Yes! The Trump/Clinton situation is happening in the background. It’s the undercurrent. The election will happen while we’re onstage too, it’s history!

Has the script changed as the election develops?
No, Bonnie [Greer] has created a rich tapestry of a play, which has touches of what’s happening in America – Obama, the rise in gun crime, Trump and Clinton.
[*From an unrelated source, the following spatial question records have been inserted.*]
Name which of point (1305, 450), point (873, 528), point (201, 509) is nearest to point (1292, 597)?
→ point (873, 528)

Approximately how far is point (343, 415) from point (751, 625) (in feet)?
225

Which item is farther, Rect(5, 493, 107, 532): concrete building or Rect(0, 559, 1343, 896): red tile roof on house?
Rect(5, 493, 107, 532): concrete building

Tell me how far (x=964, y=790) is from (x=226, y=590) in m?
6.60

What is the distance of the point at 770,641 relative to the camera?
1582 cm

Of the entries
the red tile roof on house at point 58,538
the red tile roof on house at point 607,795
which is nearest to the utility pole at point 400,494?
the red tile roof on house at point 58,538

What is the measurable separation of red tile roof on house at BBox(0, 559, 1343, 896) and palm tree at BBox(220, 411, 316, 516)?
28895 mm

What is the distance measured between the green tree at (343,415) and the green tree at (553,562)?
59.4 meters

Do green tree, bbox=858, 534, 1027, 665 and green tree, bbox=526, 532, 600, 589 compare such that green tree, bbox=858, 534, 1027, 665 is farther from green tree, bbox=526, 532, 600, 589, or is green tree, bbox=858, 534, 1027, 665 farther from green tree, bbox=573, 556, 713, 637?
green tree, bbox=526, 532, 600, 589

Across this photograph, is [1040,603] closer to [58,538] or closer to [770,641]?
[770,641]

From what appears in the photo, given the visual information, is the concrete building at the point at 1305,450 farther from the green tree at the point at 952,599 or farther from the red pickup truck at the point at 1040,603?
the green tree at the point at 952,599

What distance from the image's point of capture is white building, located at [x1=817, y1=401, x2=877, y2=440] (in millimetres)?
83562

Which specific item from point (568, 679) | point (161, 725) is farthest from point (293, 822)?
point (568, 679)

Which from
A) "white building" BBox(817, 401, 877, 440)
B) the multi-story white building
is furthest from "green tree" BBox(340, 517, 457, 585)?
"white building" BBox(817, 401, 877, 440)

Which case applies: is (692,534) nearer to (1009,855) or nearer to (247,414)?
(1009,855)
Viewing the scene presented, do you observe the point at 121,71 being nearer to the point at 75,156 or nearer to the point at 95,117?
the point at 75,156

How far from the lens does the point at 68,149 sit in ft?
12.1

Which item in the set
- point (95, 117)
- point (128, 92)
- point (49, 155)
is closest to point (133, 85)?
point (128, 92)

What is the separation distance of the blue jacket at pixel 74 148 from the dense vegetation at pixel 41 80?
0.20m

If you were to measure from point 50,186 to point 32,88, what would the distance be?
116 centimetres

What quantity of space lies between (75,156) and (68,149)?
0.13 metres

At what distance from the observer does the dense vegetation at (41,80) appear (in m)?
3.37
How closely is it based on The Cherry Orchard?
It’s inspired by the original, but only inspired. Anita is returning to her family hotel after having been away in Paris for four years. In the play, the hotel was a place where black celebrities of the 50s and 60s could come and be treated like royalty. Remember, back then you might be Billie Holiday but often you couldn’t use the front door. In the Hotel Cerise, you would get five star treatment and perform there too. It’s whether Anita can turn the place round so it works for modern America. So get your Jay Zs and Beyonces there.

Anita seems to be a great role for a woman – and a black woman – are there enough parts like this in Britain?
No. If you want the leading role, it’s beginning to look like you have to go to America because those roles are not available to us in Britain. I feel very blessed to get this part now. I am thinking of heading to America, but I am going to wait to see how the Trump/Clinton election plays out, as they could all be coming over here…

Will you definitely be going back to EastEnders?
They’ve said: "We’ve left the door open, she’s coming back and if we weren’t interested, we’d kill her off!" So I think six months, nine months – something like that. Hopefully she'll come back with fresh trouble because that's what Claudette majors in.

The Hotel Cerise runs at Theatre Royal Stratford East from 24 October to 12 November.